Recently AMD announced the 2nd generation of the AMD EPYC CPU architecture, the EPYC 7002 series. Most refer to the new CPU architecture using its internal codename Rome. When AMD introduced the 1st generation EPYC (Naples), they succeeded in setting a new record of core count and memory capacity per socket. However, due to the CPU multi-chip-module (MCM) architecture, it is not an apples-to-apples comparison when compared to an Intel Xeon architecture. As each chip module contains a memory controller, each module presents a standalone NUMA domain. This impacts OS scheduling decisions and, thus, virtual machine sizing. A detailed look can be found here in English or here translated by Grigory Pryalukhin in Russian. Rome is different, the new CPU architecture is more aligned with the single NUMA per Socket paradigm, and this helps with obtaining workload performance consistency. There are some differences between Xeons and Rome. In addition, we made some adjustments to the CPU scheduler to deal with this new architecture. Let’s take a closer look at the difference between Naples and Rome.

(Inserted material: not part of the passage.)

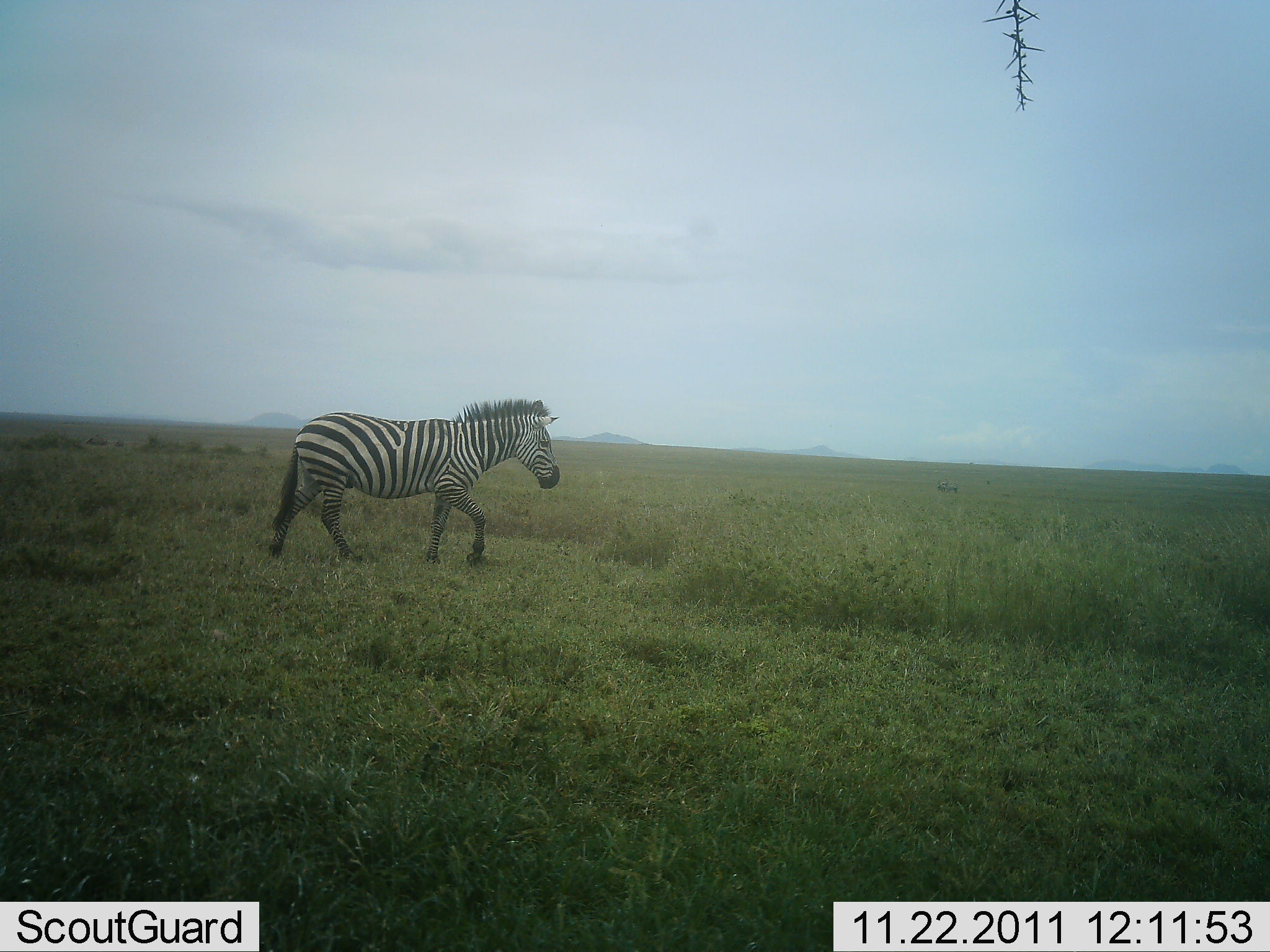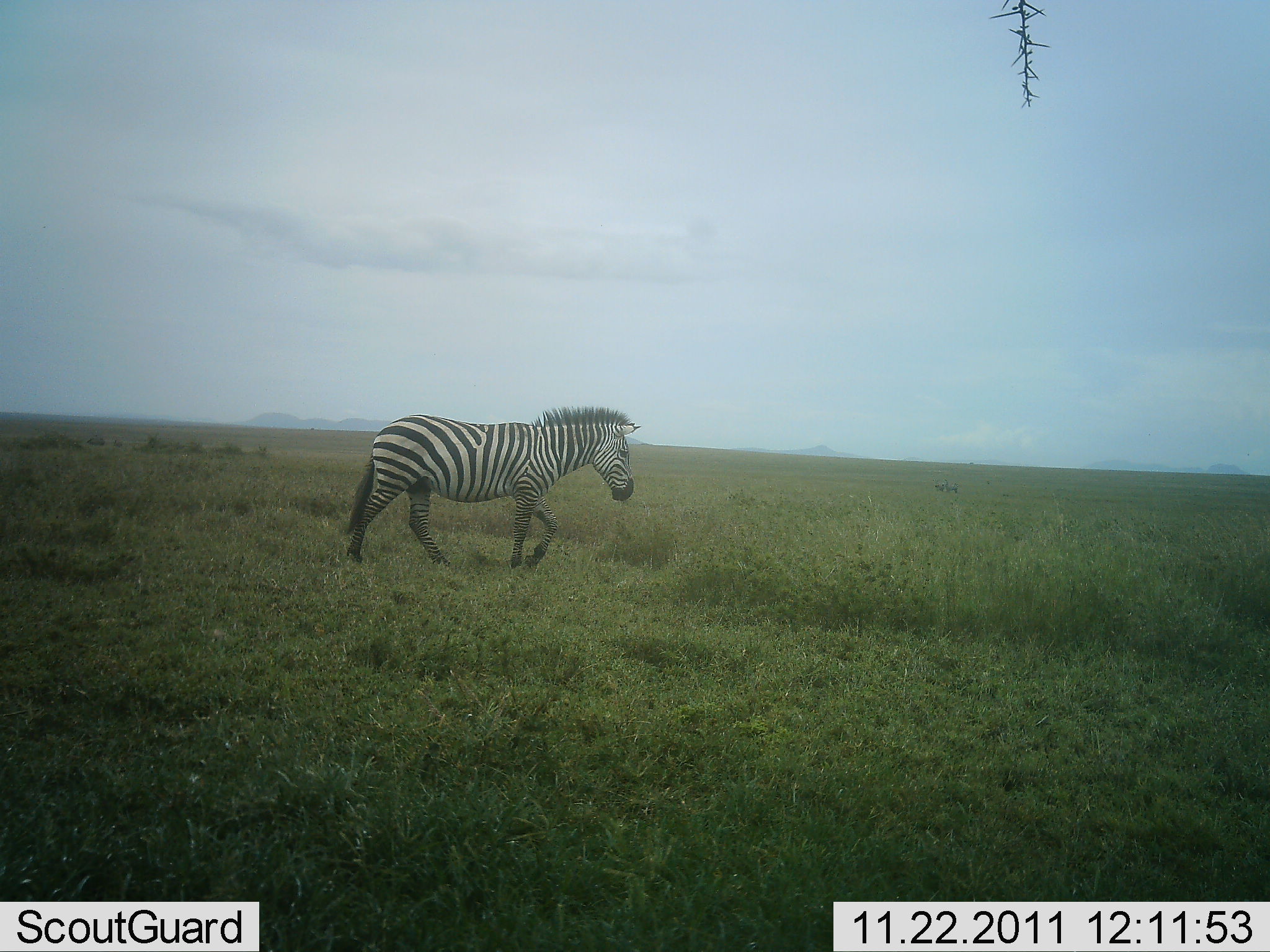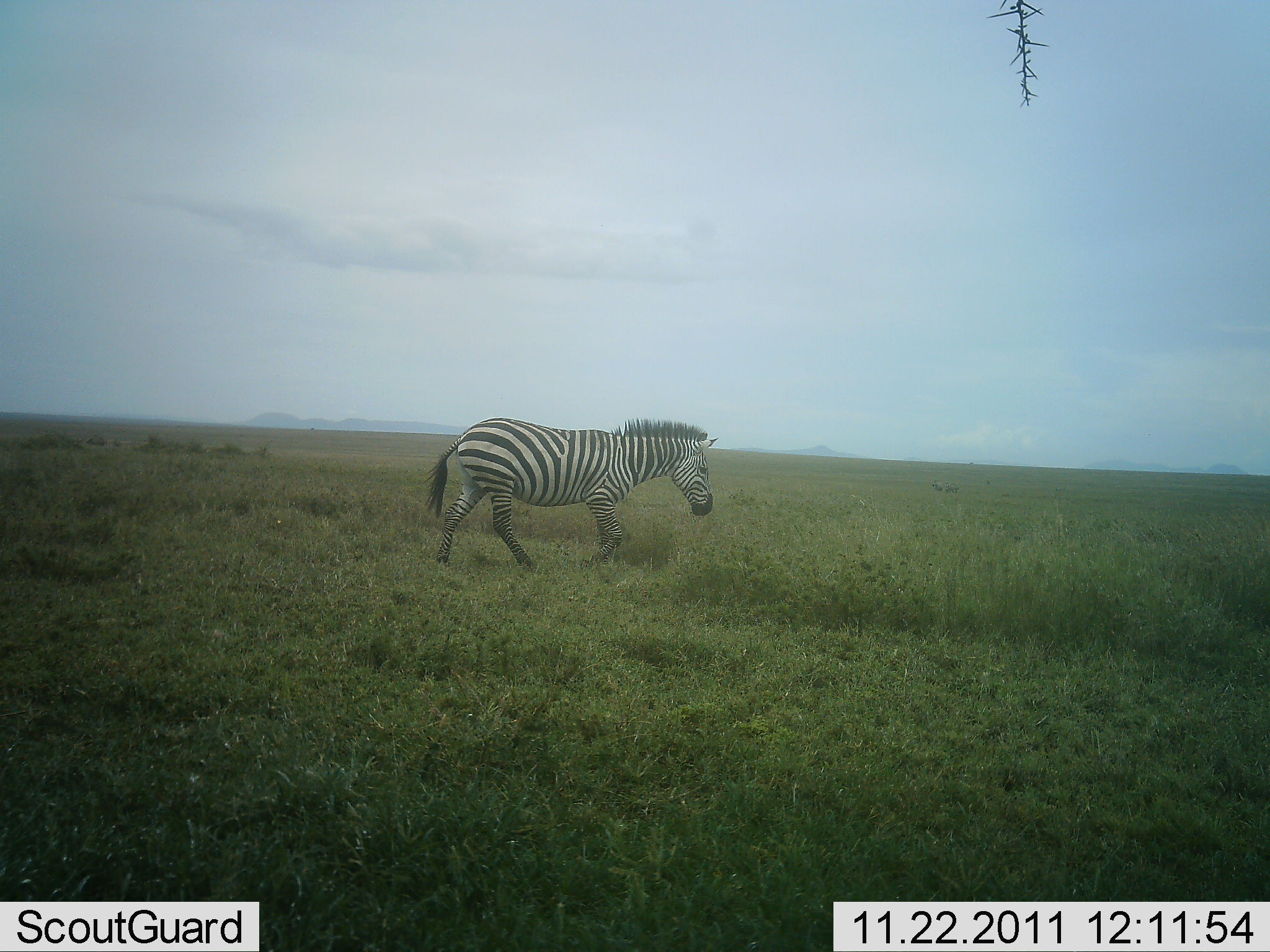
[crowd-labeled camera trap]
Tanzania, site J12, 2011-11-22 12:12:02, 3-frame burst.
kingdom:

7 nanometer (7 nm) lithography process forcing a new architecture
Rome is using the new 7nm Zen 2 microarchitecture. A smaller lithography process (7nm vs. 14nm) allows CPU manufacturers to cram more CPU cores in a CPU package. However, there are more elements on a CPU chip than CPU cores alone, such as I/O and memory controllers. The scalability of I/O interfaces is limited, and therefore, AMD decided to use a separated and more massive 14nm die that contains the memory and I/O controllers. This die is typically revered to as the server I/O Die (sIOD). In the picture below, you see a side by side comparison of an unlidded Naples (left) and an unlidded Rome, exposing the core chiplet dies and the SIOD.

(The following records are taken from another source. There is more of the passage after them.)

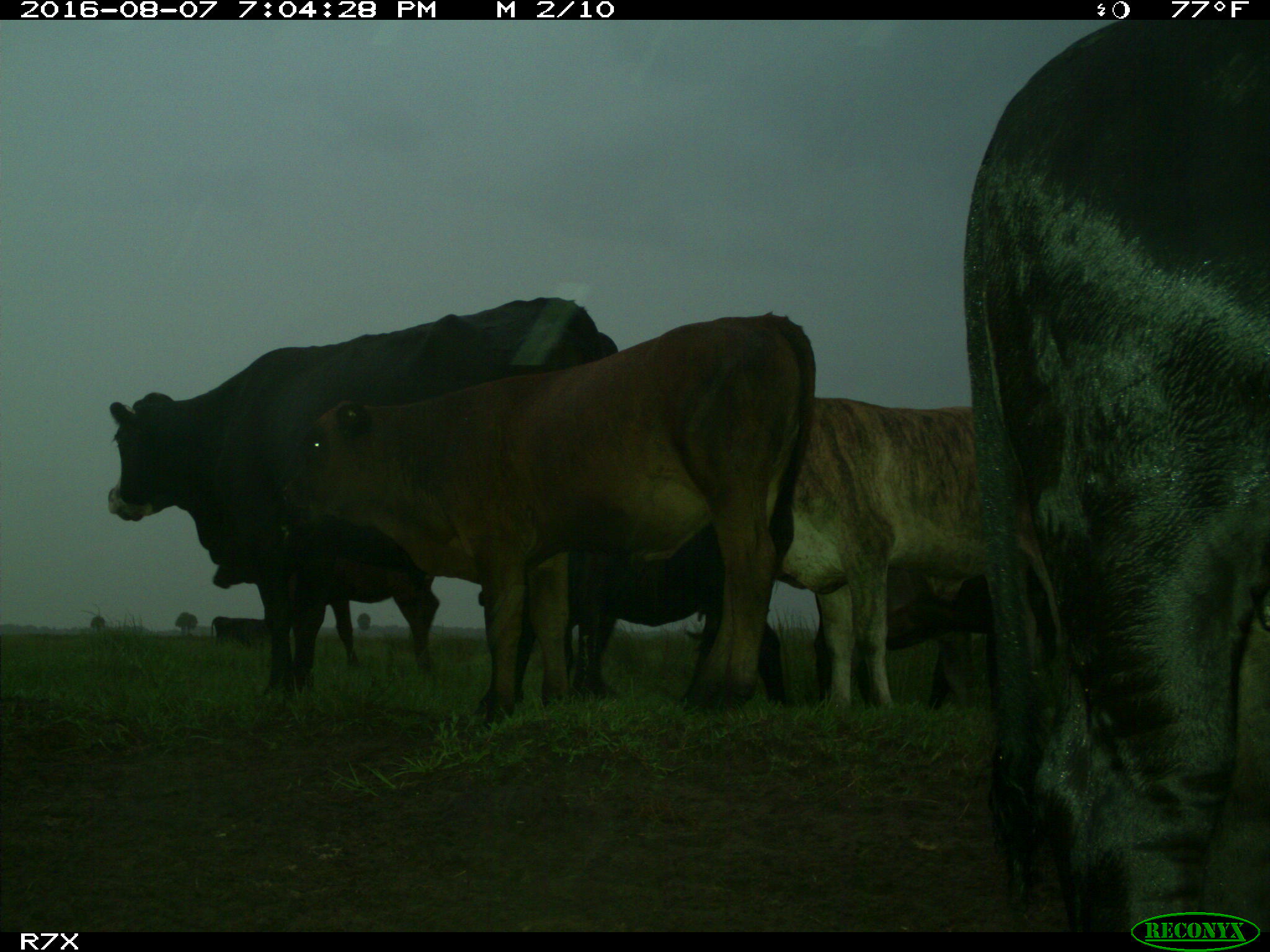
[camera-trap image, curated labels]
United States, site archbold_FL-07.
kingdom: Animalia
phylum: Chordata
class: Mammalia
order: Artiodactyla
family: Bovidae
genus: Bos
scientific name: Bos taurus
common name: domestic cow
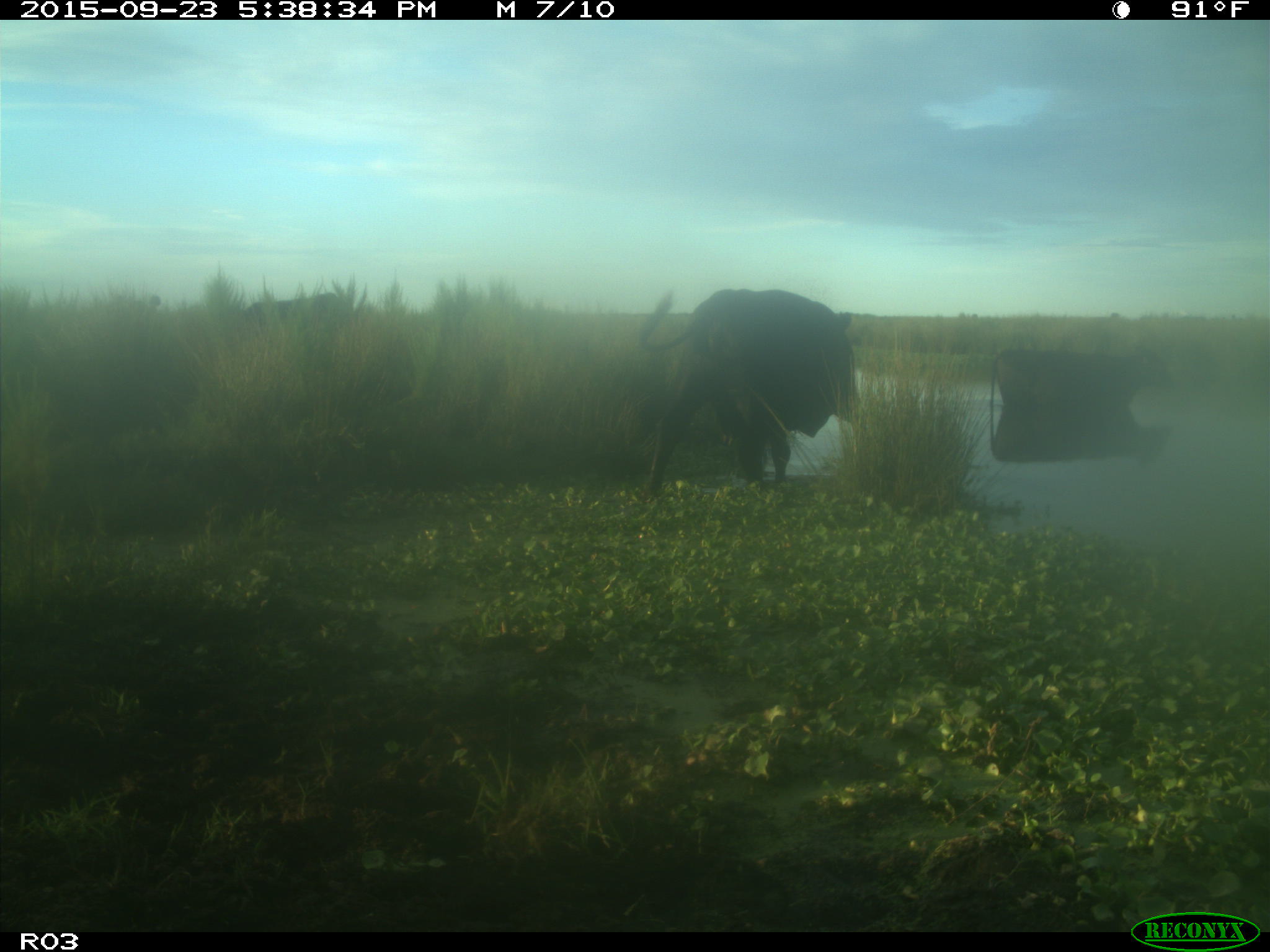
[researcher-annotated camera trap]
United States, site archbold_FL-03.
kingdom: Animalia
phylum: Chordata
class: Mammalia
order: Artiodactyla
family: Bovidae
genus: Bos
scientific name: Bos taurus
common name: domestic cow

Naples Zeppelin vs. Rome Chiplet
The photo above provides a clear overview of the structure of the CPU package. The Naples CPU package contains four Zeppelin dies (black rectangles). A Zeppelin die provides a maximum of eight Zen cores. The cores are divided across two compute complexes (CCX). A Zeppelin of a 32 core EPYC contains 4 cores per CCX. When Simultaneous Multi-Threading (SMT) is enabled, a CCX offers eight threads. Each CCX is connected to the Scalable Data Fabric (SDF) through the Cache-Coherent Master (CCM) that is responsible for sending traffic cross CCXes. The SDF contains two Unified Memory Controllers (UMC) connecting the DRAM memory modules. Each UMC provides a memory channel to two DIMMs. Providing the memory capacity of 4 DIMMs in total. Due to the combination of Cores, cache, and memory controller, a Zeppelin is a NUMA domain. To access a “remote” on-package memory controller, the Infinity Fabric On Package Controller (IFOP) sets up and coordinates the data communication.
The Rome CPU package contains a 14nm I/O Die (the center black rectangle), and 8 chiplet dies (the smaller black rectangles). A Rome chiplet contains two CCX’es with each containing four cores and L3 cache, but no I/O components or the memory controllers. There is a small Infinity Fabric “controller” on each CCX that connects the CCX to the sIOD. As a result, every memory read beyond the local CCX L3 cache has to go to the sIOD. Even for a cache line (data from memory stored in the cache) that is stored in the LL3 cache of the CCX sharing the same Rome chiplet. A Chiplet is a part of the NUMA Domain.
NUMA Domain per Socket
As mentioned before, a NUMA Domain, typically called NUMA node, is a combination of CPU cores, cache, and memory capacity connected to a local memory controller. Intel architecture design uses a single NUMA Domain per Socket (NPS), AMD Naples offered four NPS, while Rome is back to a single NPS. Single NPS simplifies VM and application sizing while providing the best and consistent performance.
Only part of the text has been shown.